Eine der wenigen Chancen: Der 05er Norick Florschütz (hinterm Ball) zwischen den SVGern Jannis Hungerland (links) und Amin Al Debek. © Hubert Jelinek/gsd

Es gibt interessante 0:0-Spiele – zu denen konnte man das ganz bescheidene torlose Unentschieden im Stadtderby der Fußball-Landesliga zwischen Göttingen 05 und der SVG Göttingen nun wahrlich nicht zählen.

Göttingen – Beide Torhüter hätten sich auch eine Sänfte ins Gehäuse stellen können, so beschäftigungslos waren sie über mindestens 89 Minuten.
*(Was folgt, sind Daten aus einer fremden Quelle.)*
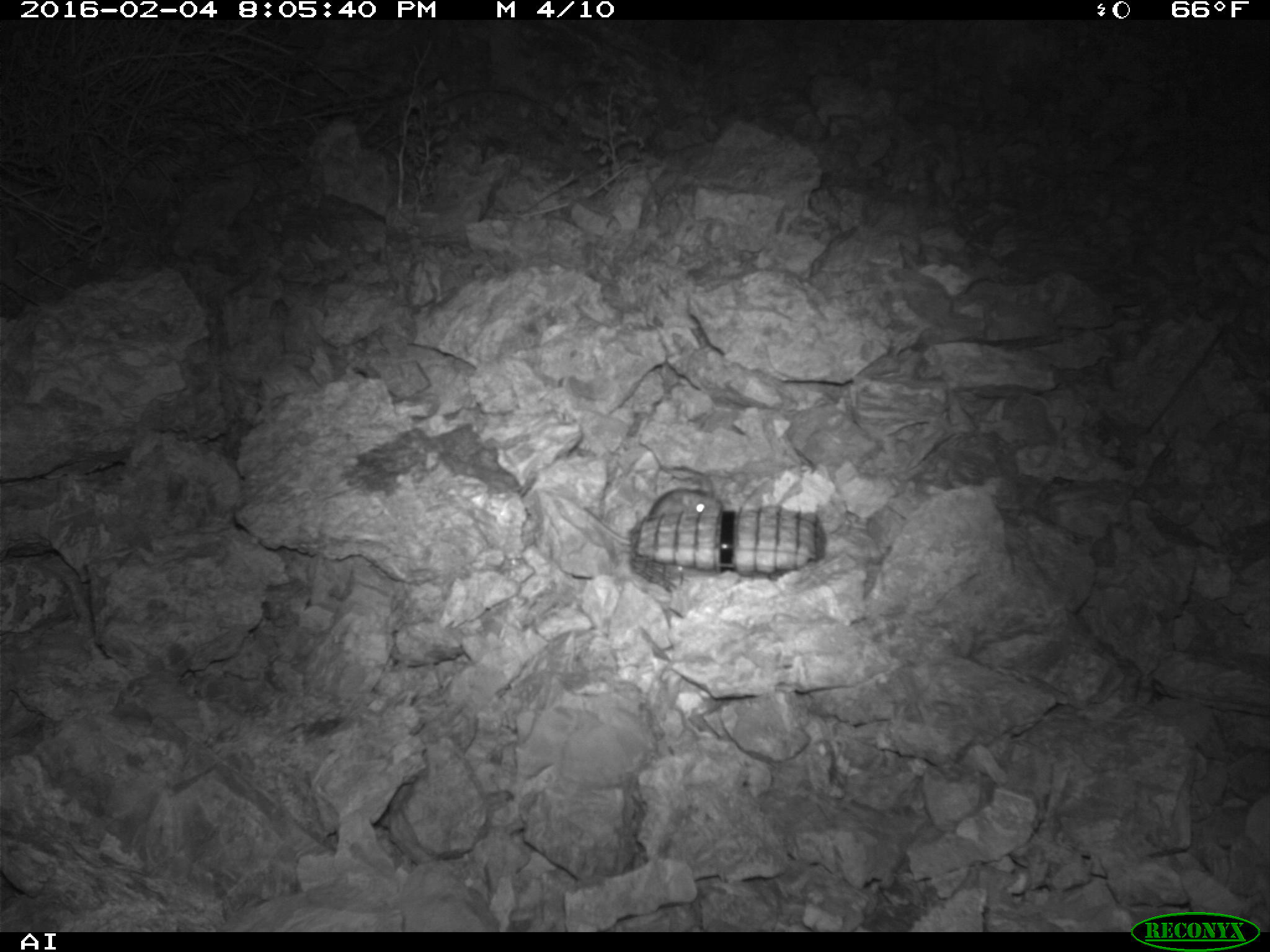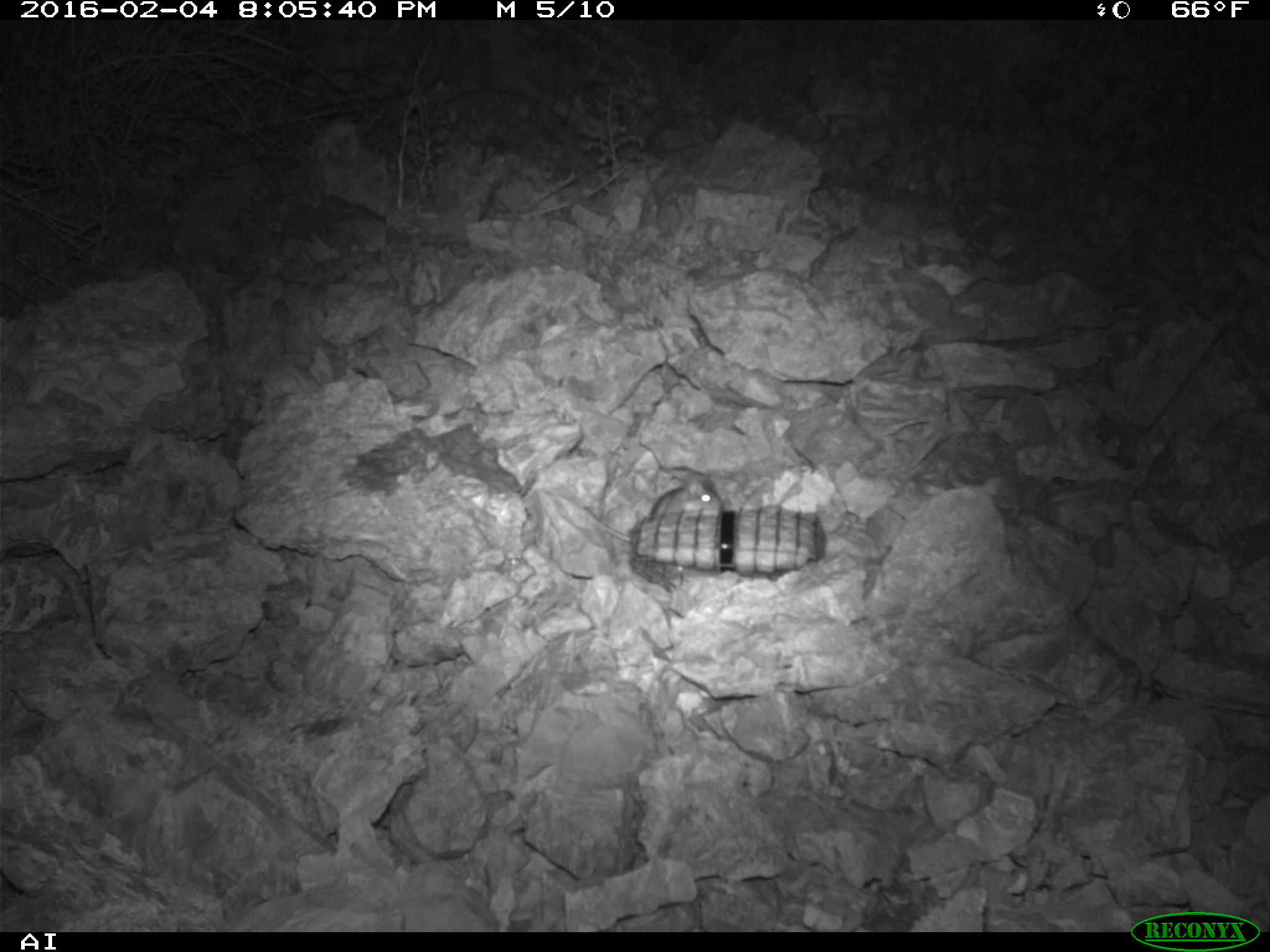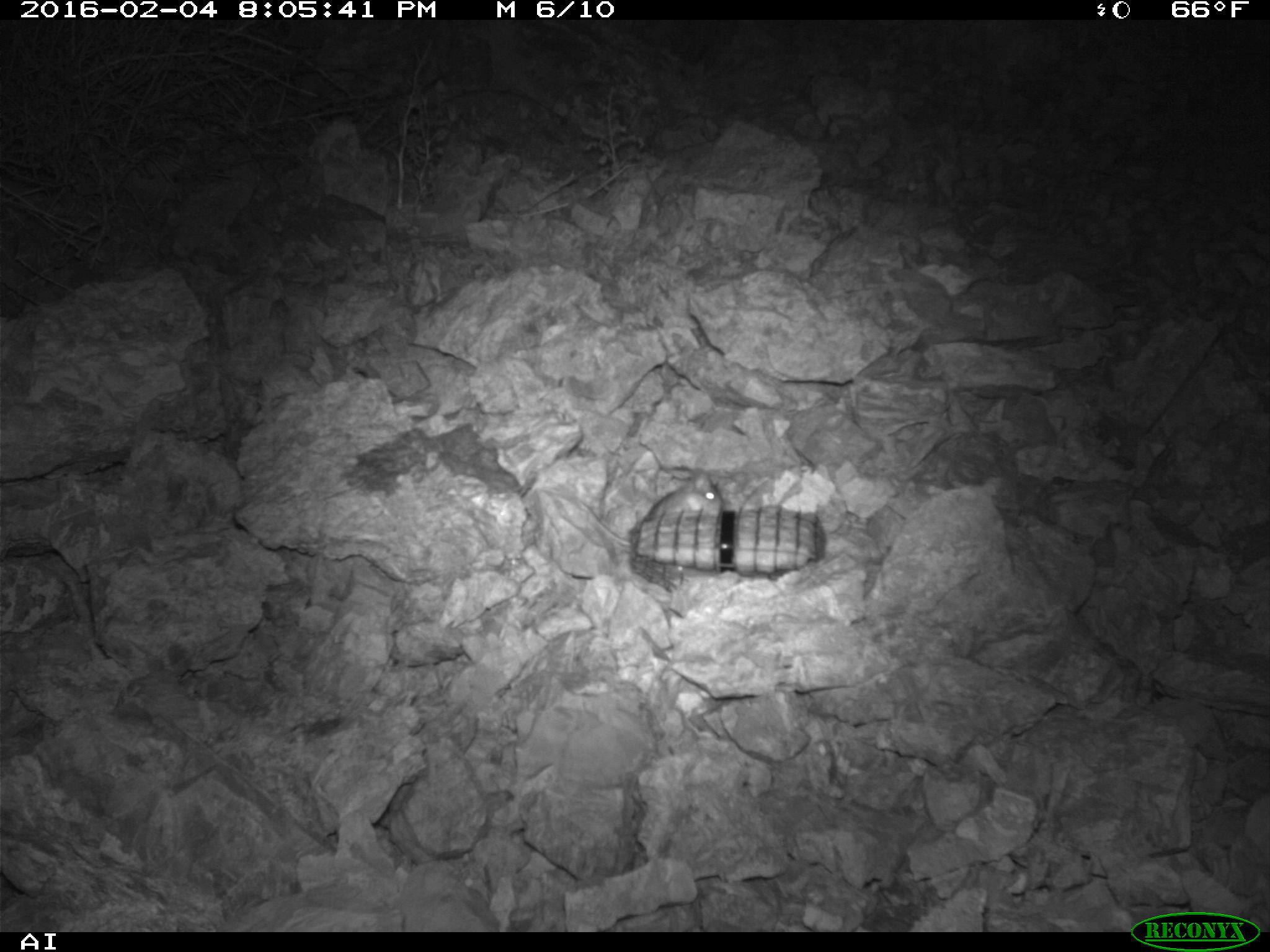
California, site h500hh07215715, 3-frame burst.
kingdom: Animalia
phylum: Chordata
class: Mammalia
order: Rodentia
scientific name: Rodentia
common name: rodent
Rodent (Rodentia).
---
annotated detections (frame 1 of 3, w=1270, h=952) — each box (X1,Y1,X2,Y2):
rodent: (554,476,722,547)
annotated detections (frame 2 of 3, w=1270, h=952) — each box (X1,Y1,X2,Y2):
rodent: (582,474,722,541)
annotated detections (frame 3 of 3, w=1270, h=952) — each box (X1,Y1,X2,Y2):
rodent: (580,471,724,547)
Wenn eine Mannschaft vor den 1021 zahlenden Zuschauern den Sieg verdient hätte aufgrund der durchdachteren Spielanlage und des minimalen Chancenplus’, dann die Schwarz-Weißen vom Sandweg. So scheiterte Luis Riedel nach einer Viertelstunde an 05-Keeper Tommy Henze, der auch den Nachschuss abwehren konnte. Wenn überhaupt 05, dann hatte Norick Florschütz eine Schussmöglichkeit aus der Distanz, doch die wurde von Jannis Hungerland geblockt. Die größte Chance im gesamten Spiel hatte Steen Zimmermann, dessen Schuss aus halblinker Position kurz vor dem Pausenpfiff aber knapp über den oberen rechten Torwinkel strich.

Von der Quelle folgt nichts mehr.